- ENTRIES PROVIDED
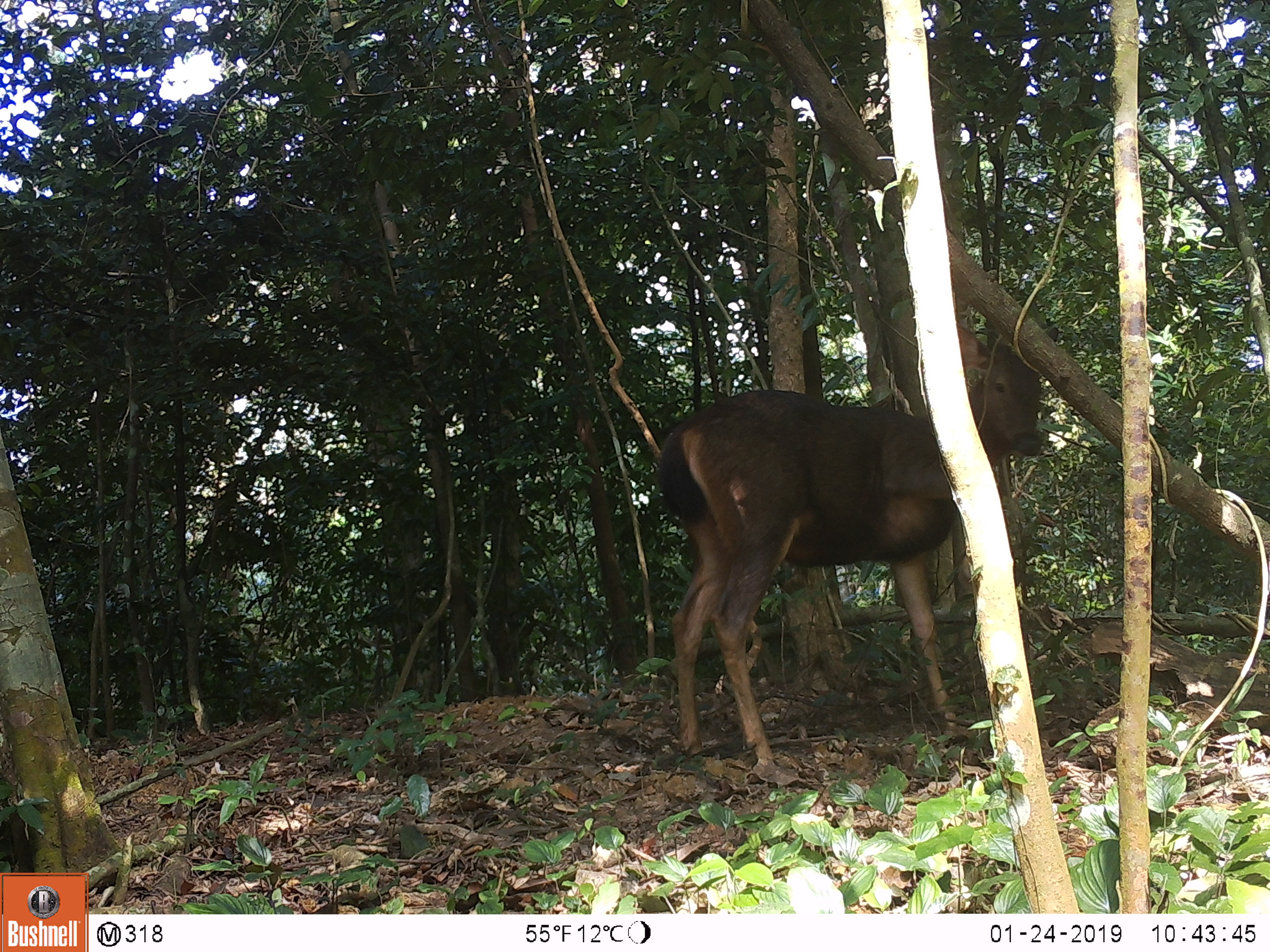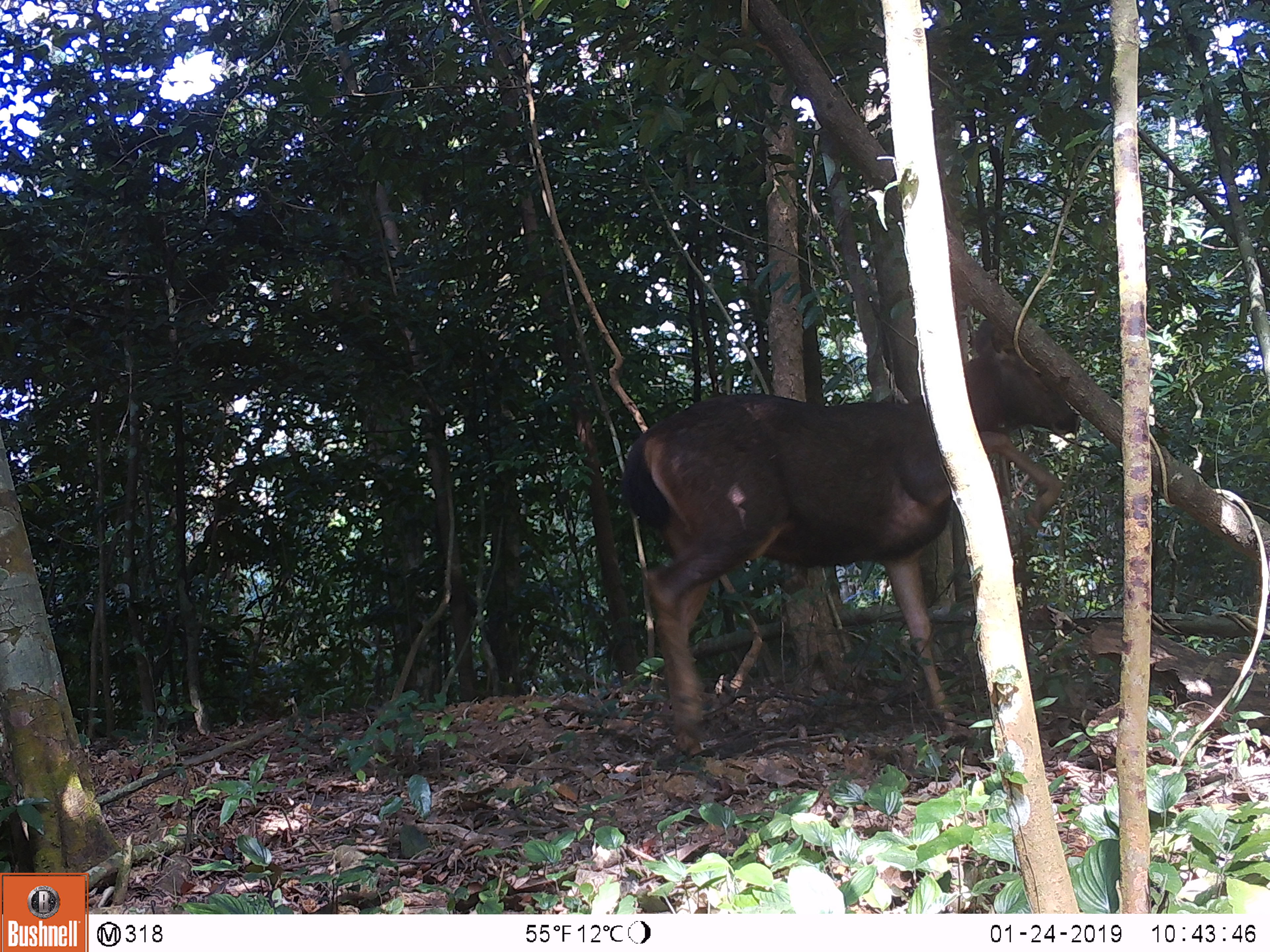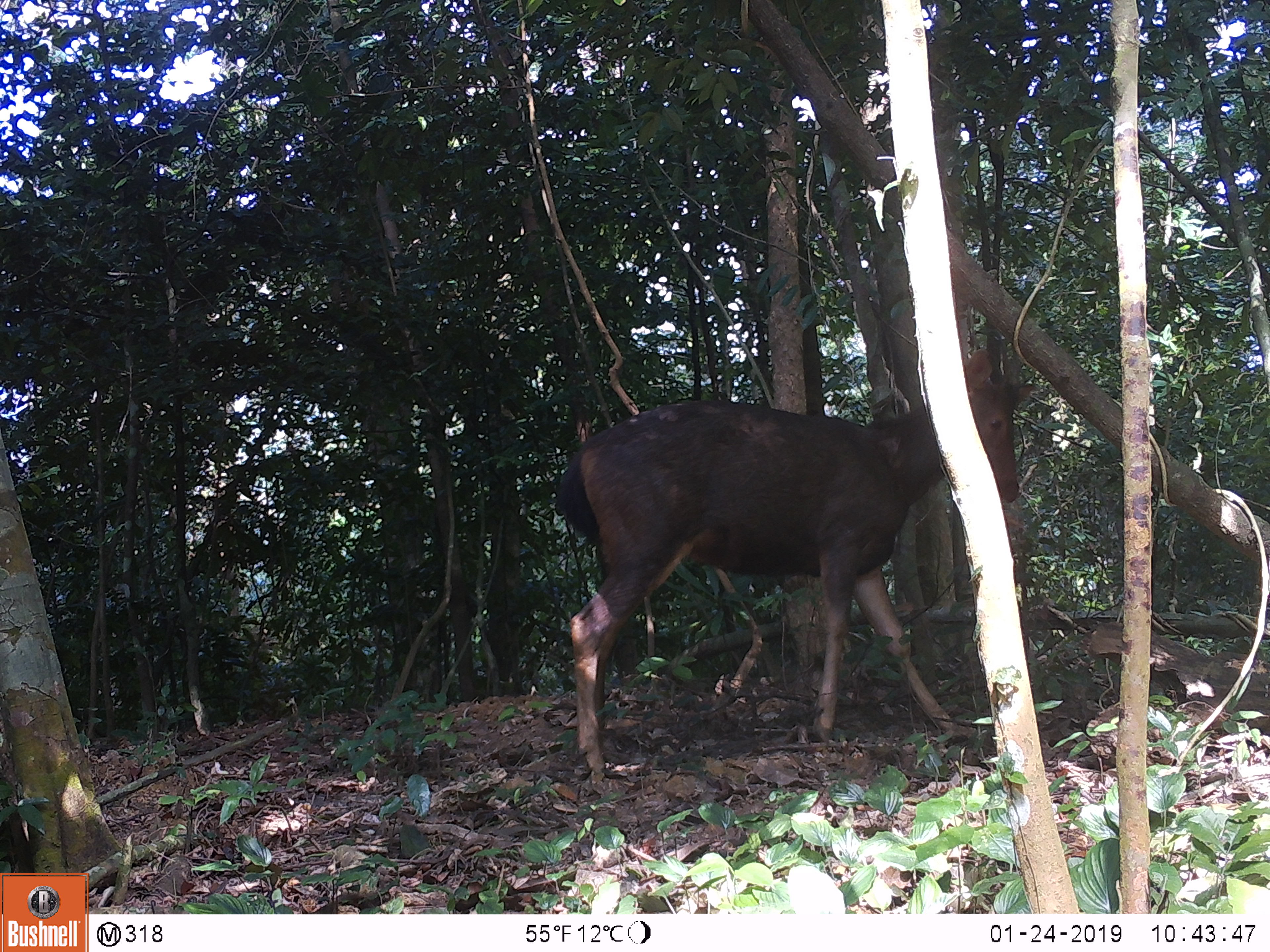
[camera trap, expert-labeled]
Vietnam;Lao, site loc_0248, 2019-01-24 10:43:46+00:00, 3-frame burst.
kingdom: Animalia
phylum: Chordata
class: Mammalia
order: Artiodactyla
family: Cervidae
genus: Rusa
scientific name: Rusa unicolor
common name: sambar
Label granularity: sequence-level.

- WORK TASK
Transcribe each entry exactly; images stay out.

- RESULT FOR THIS EXERCISE
[camera trap, expert-labeled]
Vietnam;Lao, site loc_0248, 2019-01-24 10:43:46+00:00, 3-frame burst.
kingdom: Animalia
phylum: Chordata
class: Mammalia
order: Artiodactyla
family: Cervidae
genus: Rusa
scientific name: Rusa unicolor
common name: sambar
Label granularity: sequence-level.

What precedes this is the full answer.